Namun, di lapangan, efektivitas kebijakan tersebut masih dipertanyakan. Nenden Sekar Arum, Direktur Eksekutif Southeast Asia Freedom of Expression Network (Safenet), menilai sistem moderasi konten di Indonesia masih bersifat sukarela dan belum mampu memberikan perlindungan maksimal.
“Filter konten di media sosial hanya sebatas fitur ‘tidak tertarik’ atau akun anak seperti YouTube Kids. Belum ada mekanisme pemantauan dan pelaporan yang kokoh,” ujarnya.
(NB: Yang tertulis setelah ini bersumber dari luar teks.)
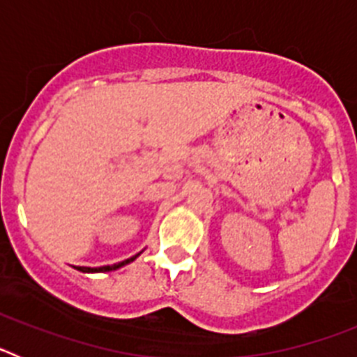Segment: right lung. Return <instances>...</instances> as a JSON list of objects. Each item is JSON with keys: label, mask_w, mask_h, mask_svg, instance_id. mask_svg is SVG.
Listing matches in <instances>:
<instances>
[{"label": "right lung", "mask_w": 357, "mask_h": 357, "mask_svg": "<svg viewBox=\"0 0 357 357\" xmlns=\"http://www.w3.org/2000/svg\"><path fill=\"white\" fill-rule=\"evenodd\" d=\"M139 255H141V252H139V254L132 255L130 259H125V261H121V263H116V264H109V266H98V268L77 266V270H78V272H84V273H103V272H112V270H118V268H121V266H125V264H128V263H132V261H135V259H137V257H139Z\"/></svg>", "instance_id": "right-lung-1"}]
</instances>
Enam bulan setelah aturan diterapkan, masih terdapat kekosongan substansial, terutama terkait asesmen pengaturan dan pusat laporan kekerasan digital.
Nenden menyoroti bahaya algoritma media sosial yang bekerja berdasarkan rekam jejak pengguna. Sekali seorang anak mengakses konten radikal atau kekerasan, sistem akan terus menampilkan materi serupa, menciptakan efek “echo chamber” yang menjerat.
Ketua Komisi Perlindungan Anak Indonesia (KPAI), Margaret Aliyatul Maimunah, menegaskan anak-anak merupakan kelompok rentan yang mudah meniru perilaku dari tontonan digital.
“Tanpa literasi digital yang kuat, tontonan bisa menjadi inspirasi yang berujung tindakan ekstrem,” katanya.
Fakta lain yang mengemuka adalah dugaan bahwa pelaku kasus SMA 72 merupakan korban bullying. Komisioner KPAI, Aris Adi Leksono, menyebut pelaku menunjukkan perubahan perilaku signifikan sebelum peristiwa terjadi dan kerap mengakses konten radikal.
Wakil Ketua Komisi VIII DPR RI, Abidin Fikri, menilai kasus ini sebagai alarm bagi sistem pendidikan nasional. Ia menegaskan pentingnya penerapan nyata Permendikbudristek No. 46 Tahun 2023 dan Permendikbud No. 82 Tahun 2015 agar kebijakan anti-kekerasan di sekolah tidak berhenti pada tataran seremonial.
“Yang dibutuhkan adalah pendekatan menyeluruh, melibatkan orang tua, guru, dan lingkungan sekitar siswa,” ujarnya.
Margaret menambahkan, perlindungan anak di ruang digital tidak dapat diserahkan sepenuhnya pada regulasi pemerintah. Orang tua dan masyarakat harus aktif memberikan pendampingan dan pemahaman yang benar terhadap konten yang dikonsumsi anak-anak.
“Ketika anak mengakses konten bermuatan kekerasan atau pornografi, orang dewasa harus hadir memberi penjelasan dan batasan yang jelas,” katanya.
Pada akhirnya, proteksi anak di ruang digital adalah tanggung jawab kolektif—antara keluarga, sekolah, masyarakat, dan negara. Tanpa sinergi nyata, dunia maya yang seharusnya menjadi ruang belajar justru dapat berubah menjadi ruang berbahaya yang mengancam masa depan generasi muda Indonesia.